> [Request] Omit the pictures from the entries below and retype everything else exactly.

Raw records:
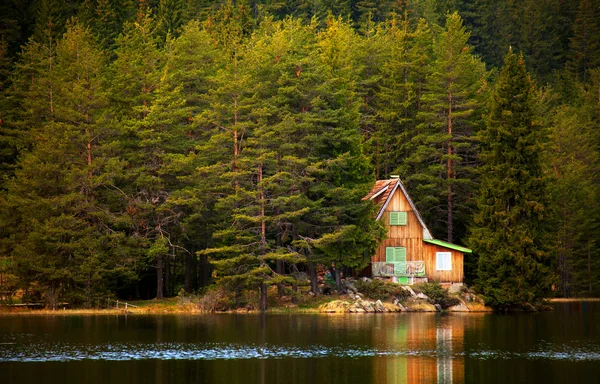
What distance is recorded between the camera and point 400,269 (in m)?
66.9

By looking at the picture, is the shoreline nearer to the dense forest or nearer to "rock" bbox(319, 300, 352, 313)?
"rock" bbox(319, 300, 352, 313)

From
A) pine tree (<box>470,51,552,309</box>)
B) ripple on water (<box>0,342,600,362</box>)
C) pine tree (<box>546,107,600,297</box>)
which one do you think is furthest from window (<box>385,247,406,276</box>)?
ripple on water (<box>0,342,600,362</box>)

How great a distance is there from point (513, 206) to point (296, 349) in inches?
1113

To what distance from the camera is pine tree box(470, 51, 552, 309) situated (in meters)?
61.7

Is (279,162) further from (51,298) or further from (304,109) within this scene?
(51,298)

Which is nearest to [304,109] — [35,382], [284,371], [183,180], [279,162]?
[279,162]

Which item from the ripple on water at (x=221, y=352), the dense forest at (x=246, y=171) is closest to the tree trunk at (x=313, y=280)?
the dense forest at (x=246, y=171)

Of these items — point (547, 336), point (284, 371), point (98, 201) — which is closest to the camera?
point (284, 371)

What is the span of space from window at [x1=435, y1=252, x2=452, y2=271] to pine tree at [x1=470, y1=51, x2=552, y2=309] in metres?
2.81

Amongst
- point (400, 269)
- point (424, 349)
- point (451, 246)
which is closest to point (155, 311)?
point (400, 269)

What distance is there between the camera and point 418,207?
73.8m

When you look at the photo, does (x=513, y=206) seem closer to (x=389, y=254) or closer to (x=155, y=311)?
(x=389, y=254)

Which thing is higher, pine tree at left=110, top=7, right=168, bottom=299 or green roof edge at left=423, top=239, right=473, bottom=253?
pine tree at left=110, top=7, right=168, bottom=299

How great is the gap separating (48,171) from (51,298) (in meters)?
8.57
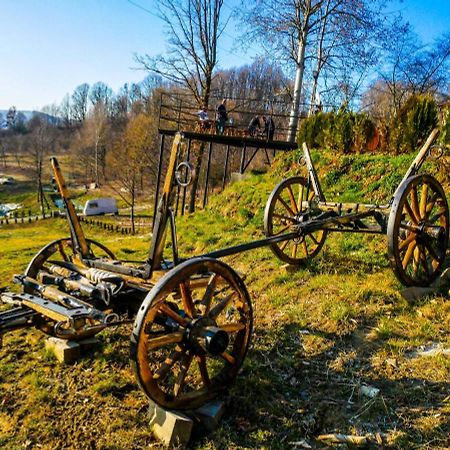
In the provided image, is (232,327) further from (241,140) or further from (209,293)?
(241,140)

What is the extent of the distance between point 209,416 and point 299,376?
1066 mm

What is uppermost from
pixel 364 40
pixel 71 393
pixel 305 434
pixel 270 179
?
pixel 364 40

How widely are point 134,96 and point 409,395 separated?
89151mm

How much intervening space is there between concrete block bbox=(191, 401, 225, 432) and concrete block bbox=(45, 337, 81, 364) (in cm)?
207

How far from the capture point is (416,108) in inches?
365

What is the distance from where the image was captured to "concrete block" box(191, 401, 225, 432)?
3.43 m

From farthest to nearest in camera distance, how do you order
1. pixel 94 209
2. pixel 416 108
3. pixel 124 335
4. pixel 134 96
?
1. pixel 134 96
2. pixel 94 209
3. pixel 416 108
4. pixel 124 335

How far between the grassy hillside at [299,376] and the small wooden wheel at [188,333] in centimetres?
38

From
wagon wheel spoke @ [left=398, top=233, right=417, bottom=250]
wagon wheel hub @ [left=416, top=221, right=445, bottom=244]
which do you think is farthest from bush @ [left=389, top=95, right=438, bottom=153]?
wagon wheel spoke @ [left=398, top=233, right=417, bottom=250]

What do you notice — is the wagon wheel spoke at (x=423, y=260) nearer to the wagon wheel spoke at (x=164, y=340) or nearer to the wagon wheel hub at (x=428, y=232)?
the wagon wheel hub at (x=428, y=232)

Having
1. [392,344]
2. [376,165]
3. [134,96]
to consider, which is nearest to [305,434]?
[392,344]

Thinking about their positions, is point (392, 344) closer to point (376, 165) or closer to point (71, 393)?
point (71, 393)

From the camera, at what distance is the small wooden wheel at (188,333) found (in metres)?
2.97

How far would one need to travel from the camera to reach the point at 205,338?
3258mm
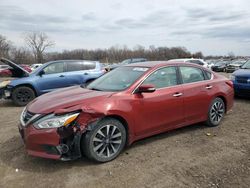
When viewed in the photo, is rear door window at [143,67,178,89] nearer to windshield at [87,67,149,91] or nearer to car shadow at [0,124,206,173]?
windshield at [87,67,149,91]

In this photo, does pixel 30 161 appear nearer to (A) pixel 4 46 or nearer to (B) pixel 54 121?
(B) pixel 54 121

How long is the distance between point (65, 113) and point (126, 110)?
0.96 m

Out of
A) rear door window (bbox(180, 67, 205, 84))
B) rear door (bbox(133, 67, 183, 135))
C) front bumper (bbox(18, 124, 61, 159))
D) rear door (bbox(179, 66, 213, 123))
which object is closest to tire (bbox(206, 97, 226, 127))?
rear door (bbox(179, 66, 213, 123))

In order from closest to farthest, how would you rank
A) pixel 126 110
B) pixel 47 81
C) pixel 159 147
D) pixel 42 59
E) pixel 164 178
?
pixel 164 178, pixel 126 110, pixel 159 147, pixel 47 81, pixel 42 59

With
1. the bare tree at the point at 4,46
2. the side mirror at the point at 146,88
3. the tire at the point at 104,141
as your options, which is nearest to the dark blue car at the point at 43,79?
the side mirror at the point at 146,88

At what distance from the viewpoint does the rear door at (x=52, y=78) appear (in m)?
9.18

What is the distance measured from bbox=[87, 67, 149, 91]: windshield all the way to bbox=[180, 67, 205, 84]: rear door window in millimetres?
903

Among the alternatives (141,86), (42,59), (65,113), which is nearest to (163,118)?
(141,86)

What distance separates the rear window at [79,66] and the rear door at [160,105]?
5802 millimetres

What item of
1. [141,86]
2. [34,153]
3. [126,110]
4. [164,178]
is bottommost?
[164,178]

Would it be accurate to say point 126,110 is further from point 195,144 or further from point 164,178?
point 195,144

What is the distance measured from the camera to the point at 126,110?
4.02 m

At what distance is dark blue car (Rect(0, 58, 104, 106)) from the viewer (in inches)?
353

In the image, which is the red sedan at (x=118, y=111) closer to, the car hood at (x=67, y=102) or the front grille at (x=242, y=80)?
the car hood at (x=67, y=102)
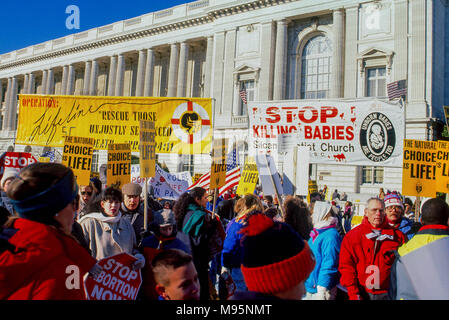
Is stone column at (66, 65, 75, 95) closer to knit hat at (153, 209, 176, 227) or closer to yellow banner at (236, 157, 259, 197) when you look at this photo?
yellow banner at (236, 157, 259, 197)

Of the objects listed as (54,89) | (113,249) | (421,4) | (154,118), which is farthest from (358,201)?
(54,89)

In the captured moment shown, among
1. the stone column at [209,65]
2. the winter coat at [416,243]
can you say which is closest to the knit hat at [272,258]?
the winter coat at [416,243]

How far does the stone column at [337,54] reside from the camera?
26750mm

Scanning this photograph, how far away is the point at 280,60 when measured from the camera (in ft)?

> [Exercise result]
What distance is recorded between the camera and point 400,269 (in m)?
66.9

By looking at the picture, is the shoreline nearer to the dense forest or nearer to "rock" bbox(319, 300, 352, 313)?
"rock" bbox(319, 300, 352, 313)

From
A) pine tree (<box>470,51,552,309</box>)
B) ripple on water (<box>0,342,600,362</box>)
C) pine tree (<box>546,107,600,297</box>)
which one do you think is furthest from window (<box>385,247,406,276</box>)?
ripple on water (<box>0,342,600,362</box>)

How great a distance is there from point (513, 206) to point (296, 349) in inches?
1113

To what distance from the camera is pine tree box(470, 51, 552, 309) situated (in meters)?
61.7

Is (279,162) further from (51,298) or further from (304,109) within this scene?
(51,298)

Which is nearest to [304,109] — [35,382], [284,371], [183,180], [279,162]?
[279,162]

Which item from the ripple on water at (x=221, y=352), the dense forest at (x=246, y=171) is closest to the tree trunk at (x=313, y=280)?
the dense forest at (x=246, y=171)

Of these items — point (547, 336), point (284, 371), point (98, 201) — which is closest to the camera?
point (284, 371)

What is the span of space from window at [x1=435, y1=252, x2=452, y2=271] to pine tree at [x1=470, y1=51, x2=552, y2=309] in metres?
2.81

Amongst
- point (400, 269)
- point (424, 349)
- point (451, 246)
which is closest to point (155, 311)?
point (400, 269)

What distance is there between the camera and point 418,207?
73.8m

When you look at the photo, does (x=513, y=206) seem closer to (x=389, y=254) or closer to (x=155, y=311)?
(x=389, y=254)

Which thing is higher, pine tree at left=110, top=7, right=168, bottom=299 or green roof edge at left=423, top=239, right=473, bottom=253?
pine tree at left=110, top=7, right=168, bottom=299

How great is the gap separating (48,171) from (51,298) (in meters)?
8.57
In the provided image, is (232,327) further from (241,140) or further from (209,293)?
(241,140)

What is the extent of the distance between point 209,416 and point 299,376?
1066 mm

What is uppermost from
pixel 364 40
pixel 71 393
pixel 305 434
pixel 270 179
?
pixel 364 40

How widely are point 134,96 and point 409,395 separated?
89151mm

How much intervening space is there between concrete block bbox=(191, 401, 225, 432) and concrete block bbox=(45, 337, 81, 364) (in cm)?
207

How far from the capture point is (416,108) in inches?
365

What is the distance from where the image was captured to "concrete block" box(191, 401, 225, 432)?
3.43 m

From farthest to nearest in camera distance, how do you order
1. pixel 94 209
2. pixel 416 108
3. pixel 124 335
4. pixel 134 96
?
1. pixel 134 96
2. pixel 94 209
3. pixel 416 108
4. pixel 124 335

How far between the grassy hillside at [299,376] and the small wooden wheel at [188,333] in centimetres?
38

From
wagon wheel spoke @ [left=398, top=233, right=417, bottom=250]
wagon wheel hub @ [left=416, top=221, right=445, bottom=244]
which do you think is farthest from bush @ [left=389, top=95, right=438, bottom=153]?
wagon wheel spoke @ [left=398, top=233, right=417, bottom=250]

What do you notice — is the wagon wheel spoke at (x=423, y=260) nearer to the wagon wheel spoke at (x=164, y=340) or nearer to the wagon wheel hub at (x=428, y=232)?
the wagon wheel hub at (x=428, y=232)

Having
1. [392,344]
2. [376,165]
3. [134,96]
to consider, which is nearest to [305,434]?
[392,344]

Thinking about their positions, is point (392, 344) closer to point (376, 165) or closer to point (71, 393)?
point (71, 393)

From the camera, at what distance is the small wooden wheel at (188,333) found (in metres)?
2.97

How far would one need to travel from the camera to reach the point at 205,338?
3258mm
When viewed in the photo, is rear door window at [143,67,178,89] nearer to windshield at [87,67,149,91] or nearer to car shadow at [0,124,206,173]?
windshield at [87,67,149,91]

In this photo, does pixel 30 161 appear nearer to (A) pixel 4 46 or nearer to (B) pixel 54 121?
(B) pixel 54 121

How long is the distance between point (65, 113) and point (126, 110)?
0.96 m

Out of
A) rear door window (bbox(180, 67, 205, 84))
B) rear door (bbox(133, 67, 183, 135))
C) front bumper (bbox(18, 124, 61, 159))
D) rear door (bbox(179, 66, 213, 123))
which object is closest to tire (bbox(206, 97, 226, 127))?
rear door (bbox(179, 66, 213, 123))

In order from closest to farthest, how would you rank
A) pixel 126 110
B) pixel 47 81
C) pixel 159 147
D) pixel 42 59
E) pixel 164 178
?
pixel 164 178, pixel 126 110, pixel 159 147, pixel 47 81, pixel 42 59

With
1. the bare tree at the point at 4,46
2. the side mirror at the point at 146,88
3. the tire at the point at 104,141
as your options, which is nearest to the dark blue car at the point at 43,79?
the side mirror at the point at 146,88

At what distance from the viewpoint does the rear door at (x=52, y=78) appear (in m)?
9.18

What is the distance measured from bbox=[87, 67, 149, 91]: windshield all the way to bbox=[180, 67, 205, 84]: rear door window in millimetres?
903

Among the alternatives (141,86), (42,59), (65,113), which is nearest to (163,118)?
(141,86)

What distance separates the rear window at [79,66] and the rear door at [160,105]?
5802 millimetres

What item of
1. [141,86]
2. [34,153]
3. [126,110]
4. [164,178]
is bottommost?
[164,178]

Would it be accurate to say point 126,110 is further from point 195,144 or further from point 164,178?
point 195,144

What is the distance measured from the camera to the point at 126,110?
4.02 m

At what distance is dark blue car (Rect(0, 58, 104, 106)) from the viewer (in inches)?
353

In the image, which is the red sedan at (x=118, y=111) closer to, the car hood at (x=67, y=102) or the front grille at (x=242, y=80)?
the car hood at (x=67, y=102)
Is stone column at (66, 65, 75, 95) closer to knit hat at (153, 209, 176, 227) or closer to yellow banner at (236, 157, 259, 197) when you look at this photo?
yellow banner at (236, 157, 259, 197)

Of the objects listed as (54,89) | (113,249) | (421,4) | (154,118), which is farthest from (358,201)?
(54,89)

In the captured moment shown, among
1. the stone column at [209,65]
2. the winter coat at [416,243]
can you say which is closest to the knit hat at [272,258]?
the winter coat at [416,243]

How far does the stone column at [337,54] reside from the camera?
26750mm

Scanning this photograph, how far away is the point at 280,60 when measured from the camera (in ft)?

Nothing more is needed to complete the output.